__WORK REQUIRED__. The entries below should be quoted exactly, with no pictures carried over.
──────────────────────────────
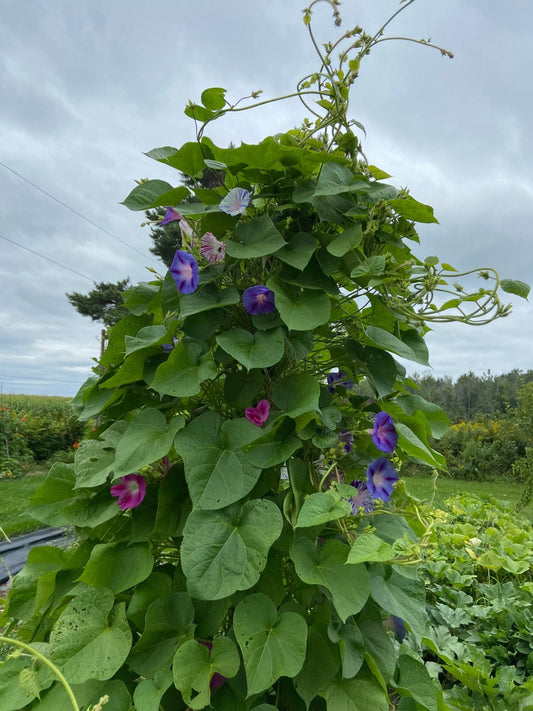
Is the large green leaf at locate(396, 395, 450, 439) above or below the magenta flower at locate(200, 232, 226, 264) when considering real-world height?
below

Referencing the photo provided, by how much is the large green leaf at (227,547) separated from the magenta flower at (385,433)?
0.76 feet

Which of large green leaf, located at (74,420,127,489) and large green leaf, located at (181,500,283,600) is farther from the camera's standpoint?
large green leaf, located at (74,420,127,489)

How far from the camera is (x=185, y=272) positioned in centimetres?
84

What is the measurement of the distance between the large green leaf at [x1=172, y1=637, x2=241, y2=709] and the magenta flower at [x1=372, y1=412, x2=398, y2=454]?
390 mm

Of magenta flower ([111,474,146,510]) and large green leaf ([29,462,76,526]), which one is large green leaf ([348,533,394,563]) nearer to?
magenta flower ([111,474,146,510])

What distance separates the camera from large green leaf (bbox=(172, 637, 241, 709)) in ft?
2.28

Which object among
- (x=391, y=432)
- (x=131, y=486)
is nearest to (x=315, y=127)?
(x=391, y=432)

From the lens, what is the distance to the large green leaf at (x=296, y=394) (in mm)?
756

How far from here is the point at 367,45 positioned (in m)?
0.97

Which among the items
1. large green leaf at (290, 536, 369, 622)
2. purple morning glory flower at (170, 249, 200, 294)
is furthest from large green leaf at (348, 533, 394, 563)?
purple morning glory flower at (170, 249, 200, 294)

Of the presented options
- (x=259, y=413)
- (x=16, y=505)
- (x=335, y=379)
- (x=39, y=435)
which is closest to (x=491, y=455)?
(x=16, y=505)

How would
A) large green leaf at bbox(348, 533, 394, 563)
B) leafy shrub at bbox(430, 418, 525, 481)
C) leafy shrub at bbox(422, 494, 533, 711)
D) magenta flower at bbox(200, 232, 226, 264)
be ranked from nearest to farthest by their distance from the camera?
large green leaf at bbox(348, 533, 394, 563)
magenta flower at bbox(200, 232, 226, 264)
leafy shrub at bbox(422, 494, 533, 711)
leafy shrub at bbox(430, 418, 525, 481)

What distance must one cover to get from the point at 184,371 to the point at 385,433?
14.1 inches

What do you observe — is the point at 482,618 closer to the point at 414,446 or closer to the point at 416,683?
the point at 416,683
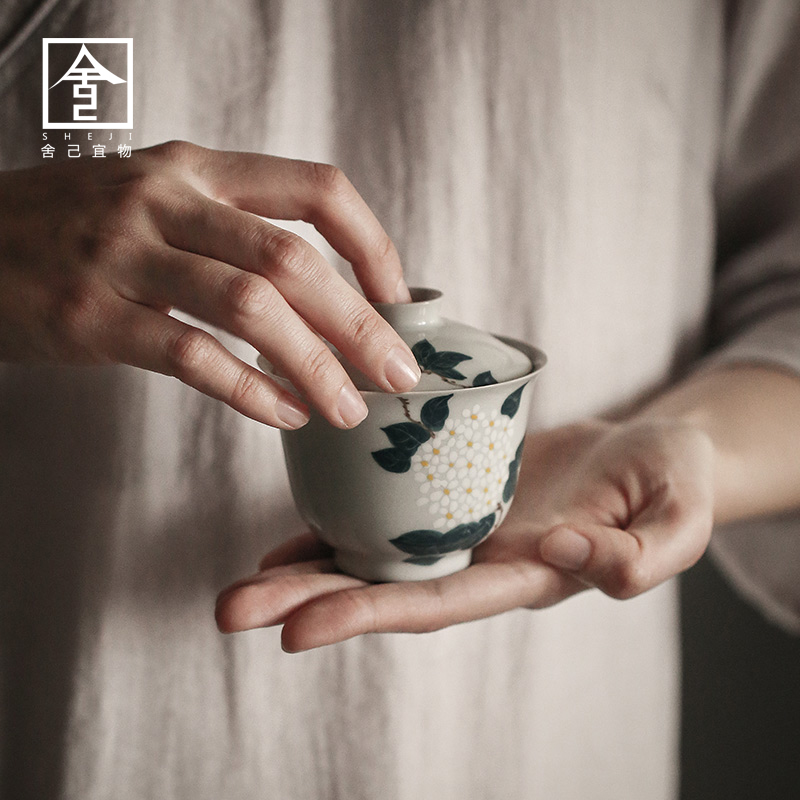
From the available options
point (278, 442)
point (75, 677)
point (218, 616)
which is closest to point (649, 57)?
point (278, 442)

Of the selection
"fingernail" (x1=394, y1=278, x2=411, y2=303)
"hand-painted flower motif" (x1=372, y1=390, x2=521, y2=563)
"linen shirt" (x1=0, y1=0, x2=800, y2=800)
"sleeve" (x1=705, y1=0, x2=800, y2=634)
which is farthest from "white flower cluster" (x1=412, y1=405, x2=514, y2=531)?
"sleeve" (x1=705, y1=0, x2=800, y2=634)

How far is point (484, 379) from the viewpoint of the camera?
0.54m

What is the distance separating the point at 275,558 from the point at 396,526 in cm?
15

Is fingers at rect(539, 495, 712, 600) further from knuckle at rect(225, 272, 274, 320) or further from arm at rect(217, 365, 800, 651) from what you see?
knuckle at rect(225, 272, 274, 320)

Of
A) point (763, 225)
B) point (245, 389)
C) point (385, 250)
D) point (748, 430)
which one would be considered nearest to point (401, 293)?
point (385, 250)

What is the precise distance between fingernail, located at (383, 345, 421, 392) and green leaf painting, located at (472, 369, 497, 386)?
0.20 ft

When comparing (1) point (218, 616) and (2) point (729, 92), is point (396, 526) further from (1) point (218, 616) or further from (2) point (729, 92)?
(2) point (729, 92)

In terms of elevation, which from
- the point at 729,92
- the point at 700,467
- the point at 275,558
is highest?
the point at 729,92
──────────────────────────────
__ANSWER FOR THE TASK__.
Is the large green leaf at locate(396, 395, 450, 439) above or below the magenta flower at locate(200, 232, 226, 264) when considering real-world height?
below

Referencing the photo provided, by how much is the large green leaf at (227,547) separated from the magenta flower at (385,433)?
0.76 feet

Which of large green leaf, located at (74,420,127,489) and large green leaf, located at (181,500,283,600) is farther from the camera's standpoint?
large green leaf, located at (74,420,127,489)

How far from the camera is (x=185, y=272) positioned in centimetres?
84

What is the measurement of the distance between the large green leaf at [x1=172, y1=637, x2=241, y2=709] and the magenta flower at [x1=372, y1=412, x2=398, y2=454]?
390 mm

Of magenta flower ([111,474,146,510]) and large green leaf ([29,462,76,526]), which one is large green leaf ([348,533,394,563]) nearer to?
magenta flower ([111,474,146,510])

What distance separates the camera from large green leaf (bbox=(172, 637, 241, 709)) in ft?
2.28

Which object among
- (x=391, y=432)
- (x=131, y=486)
is nearest to (x=315, y=127)?
(x=391, y=432)

From the lens, what is the distance to the large green leaf at (x=296, y=394) (in mm)?
756

How far from here is the point at 367,45 positioned (in m)?
0.97

Which among the items
1. large green leaf at (290, 536, 369, 622)
2. purple morning glory flower at (170, 249, 200, 294)
is furthest from large green leaf at (348, 533, 394, 563)?
purple morning glory flower at (170, 249, 200, 294)

Of the presented options
- (x=259, y=413)
- (x=16, y=505)
- (x=335, y=379)
- (x=39, y=435)
which is closest to (x=491, y=455)?
(x=16, y=505)

How would
A) large green leaf at bbox(348, 533, 394, 563)
B) leafy shrub at bbox(430, 418, 525, 481)
C) leafy shrub at bbox(422, 494, 533, 711)
D) magenta flower at bbox(200, 232, 226, 264)
be ranked from nearest to farthest by their distance from the camera?
large green leaf at bbox(348, 533, 394, 563)
magenta flower at bbox(200, 232, 226, 264)
leafy shrub at bbox(422, 494, 533, 711)
leafy shrub at bbox(430, 418, 525, 481)

What distance must one cover to get from the point at 184,371 to the point at 385,433?
14.1 inches

What do you observe — is the point at 482,618 closer to the point at 414,446 or closer to the point at 416,683?
the point at 416,683
From the available options
point (278, 442)
point (75, 677)
point (218, 616)
which is closest to point (649, 57)?
point (278, 442)

Of the selection
"fingernail" (x1=394, y1=278, x2=411, y2=303)
"hand-painted flower motif" (x1=372, y1=390, x2=521, y2=563)
"linen shirt" (x1=0, y1=0, x2=800, y2=800)
"sleeve" (x1=705, y1=0, x2=800, y2=634)
which is farthest from "white flower cluster" (x1=412, y1=405, x2=514, y2=531)?
"sleeve" (x1=705, y1=0, x2=800, y2=634)

How far is point (484, 379) from the viewpoint of the camera?
0.54m

What is the distance separating the point at 275,558 from the point at 396,526 in cm?
15

Is fingers at rect(539, 495, 712, 600) further from knuckle at rect(225, 272, 274, 320) or further from arm at rect(217, 365, 800, 651) from what you see?
knuckle at rect(225, 272, 274, 320)

Of
A) point (763, 225)
B) point (245, 389)
C) point (385, 250)
D) point (748, 430)
which one would be considered nearest to point (401, 293)?
point (385, 250)

What is the precise distance between fingernail, located at (383, 345, 421, 392) and green leaf painting, located at (472, 369, 497, 386)?
0.20 ft

When comparing (1) point (218, 616) and (2) point (729, 92), is point (396, 526) further from (1) point (218, 616) or further from (2) point (729, 92)?
(2) point (729, 92)

In terms of elevation, which from
- the point at 729,92
- the point at 700,467
- the point at 275,558
is highest?
the point at 729,92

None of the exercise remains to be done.